#### Records shown

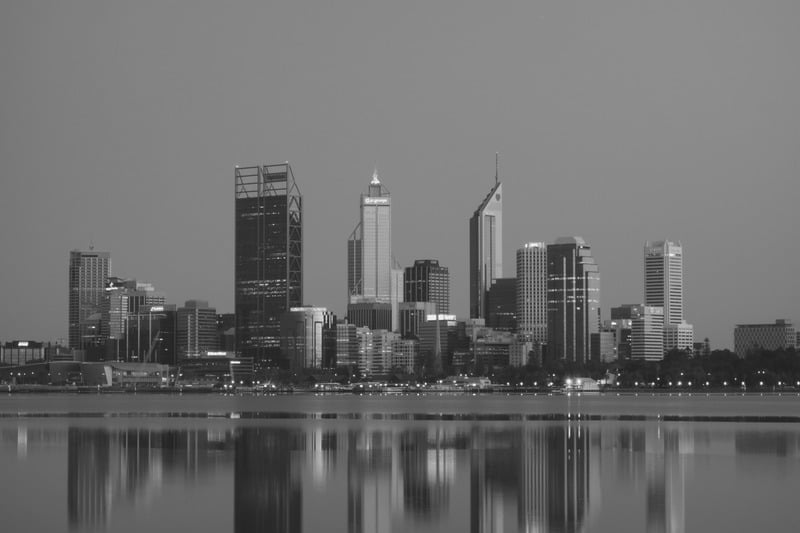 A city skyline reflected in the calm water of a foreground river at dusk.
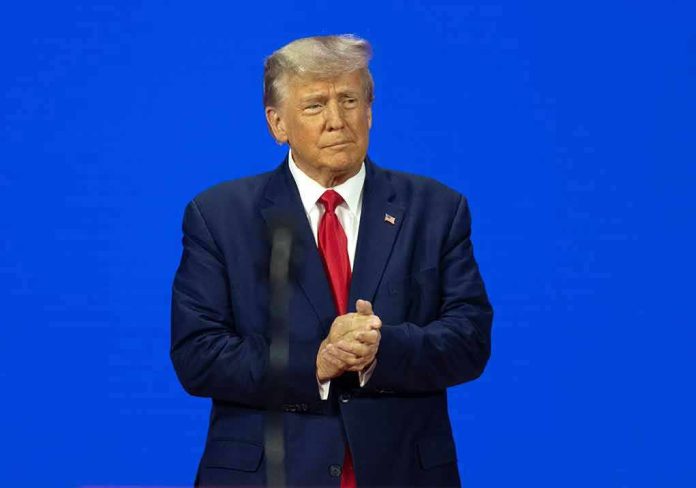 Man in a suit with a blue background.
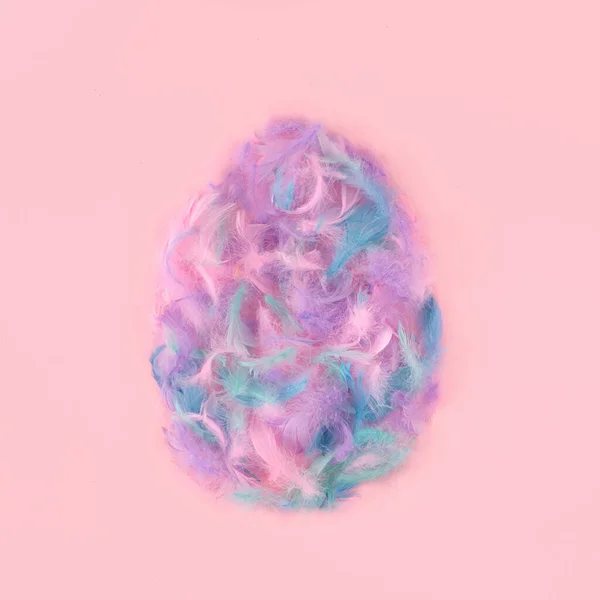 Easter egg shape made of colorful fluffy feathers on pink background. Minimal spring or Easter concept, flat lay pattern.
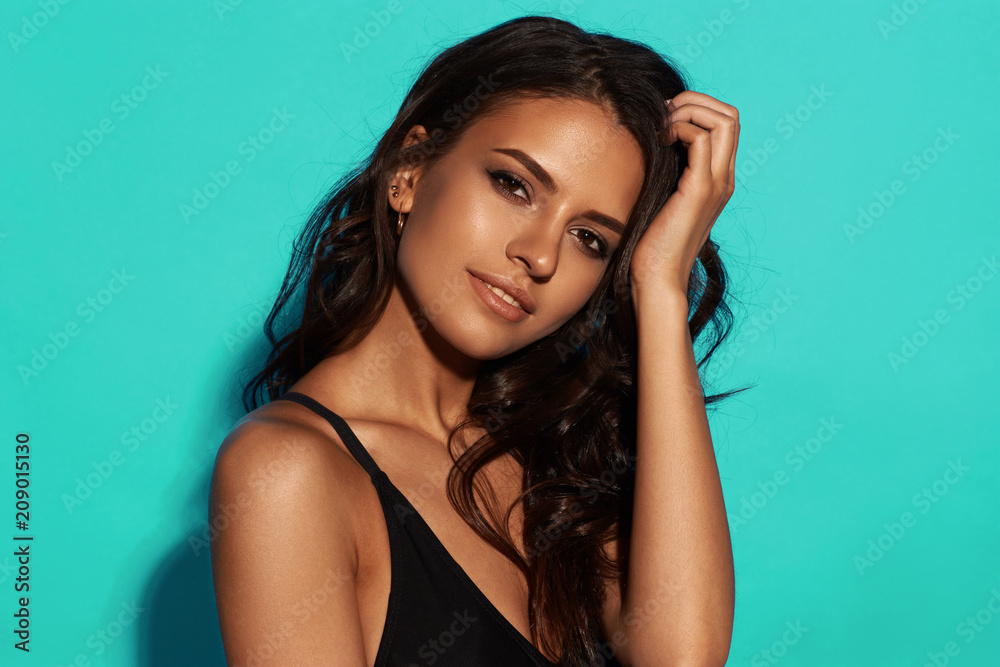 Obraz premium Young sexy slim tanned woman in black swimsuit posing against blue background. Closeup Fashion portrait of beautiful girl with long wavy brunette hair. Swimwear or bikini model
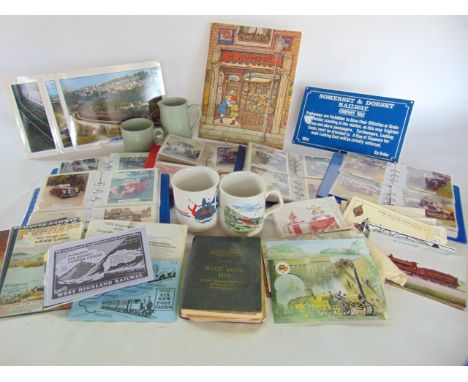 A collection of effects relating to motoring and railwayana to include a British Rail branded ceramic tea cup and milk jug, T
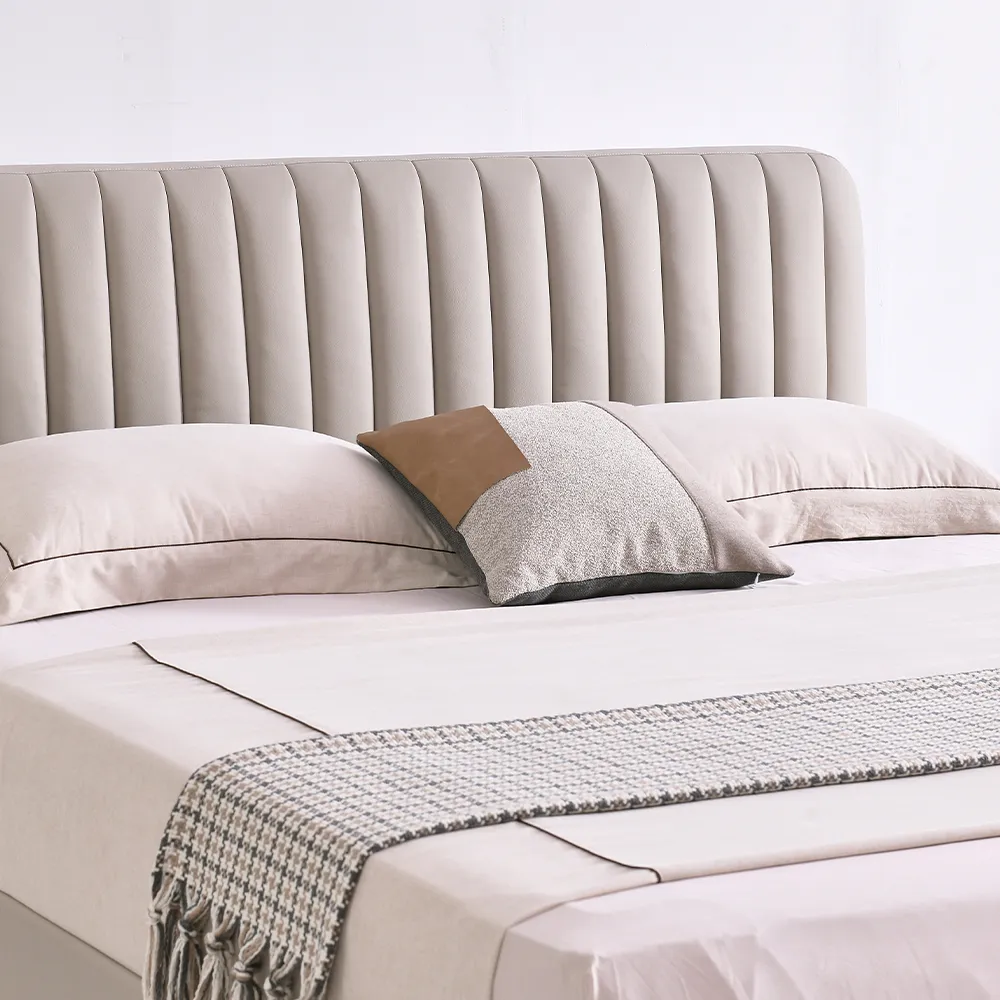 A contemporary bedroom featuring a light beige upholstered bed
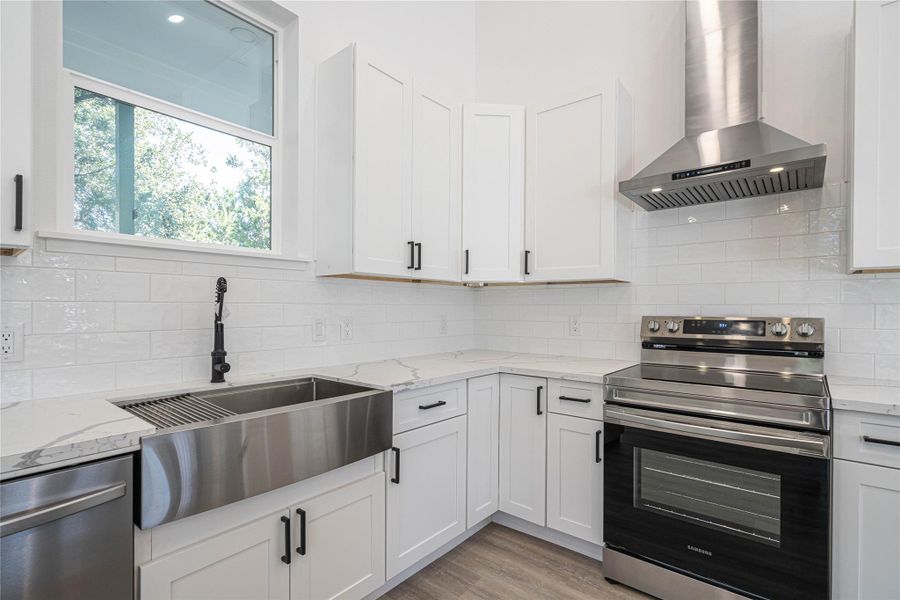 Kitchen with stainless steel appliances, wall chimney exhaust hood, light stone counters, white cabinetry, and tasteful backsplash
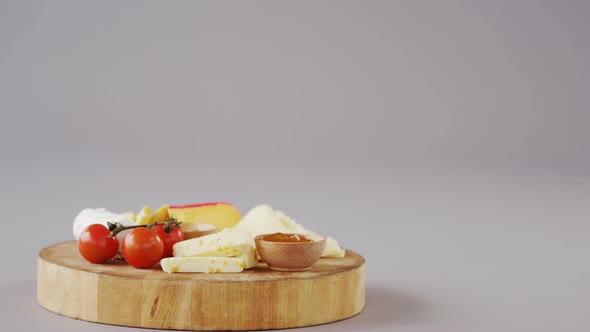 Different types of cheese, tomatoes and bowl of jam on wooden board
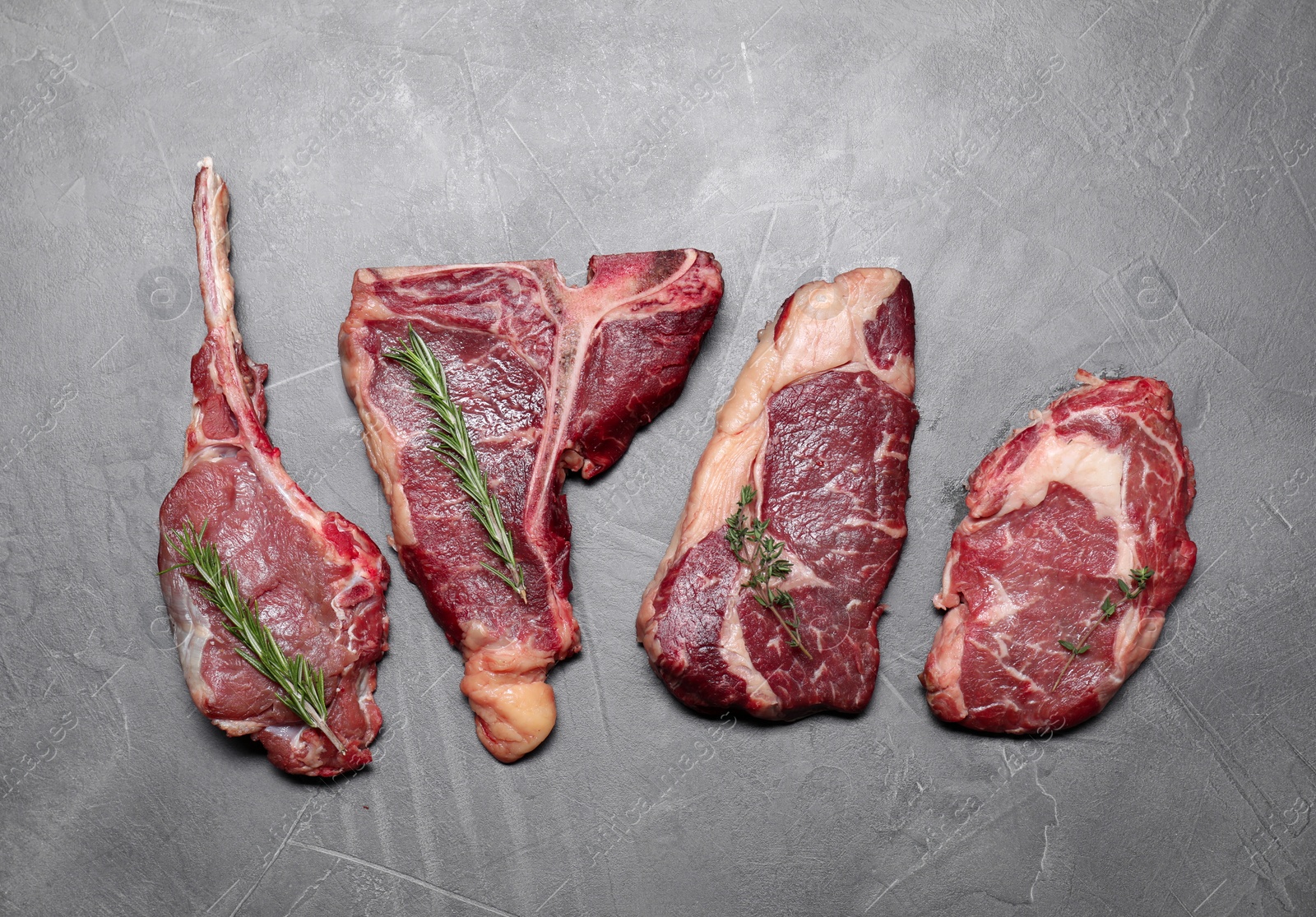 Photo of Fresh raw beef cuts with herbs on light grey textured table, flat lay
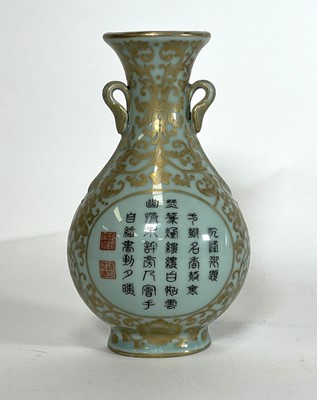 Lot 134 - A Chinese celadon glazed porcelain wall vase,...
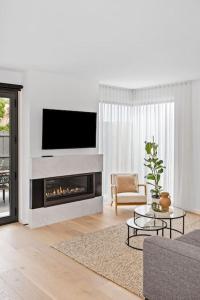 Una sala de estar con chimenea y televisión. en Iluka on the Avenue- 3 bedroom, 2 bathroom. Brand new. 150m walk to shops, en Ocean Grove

########

* [What to work on]: Copy the text of every record above word for word, leaving out the pictures.

* [Response area]:
 A city skyline reflected in the calm water of a foreground river at dusk.
 Man in a suit with a blue background.
 Easter egg shape made of colorful fluffy feathers on pink background. Minimal spring or Easter concept, flat lay pattern.
 Obraz premium Young sexy slim tanned woman in black swimsuit posing against blue background. Closeup Fashion portrait of beautiful girl with long wavy brunette hair. Swimwear or bikini model
 A collection of effects relating to motoring and railwayana to include a British Rail branded ceramic tea cup and milk jug, T
 A contemporary bedroom featuring a light beige upholstered bed
 Kitchen with stainless steel appliances, wall chimney exhaust hood, light stone counters, white cabinetry, and tasteful backsplash
 Different types of cheese, tomatoes and bowl of jam on wooden board
 Photo of Fresh raw beef cuts with herbs on light grey textured table, flat lay
 Lot 134 - A Chinese celadon glazed porcelain wall vase,...
 Una sala de estar con chimenea y televisión. en Iluka on the Avenue- 3 bedroom, 2 bathroom. Brand new. 150m walk to shops, en Ocean Grove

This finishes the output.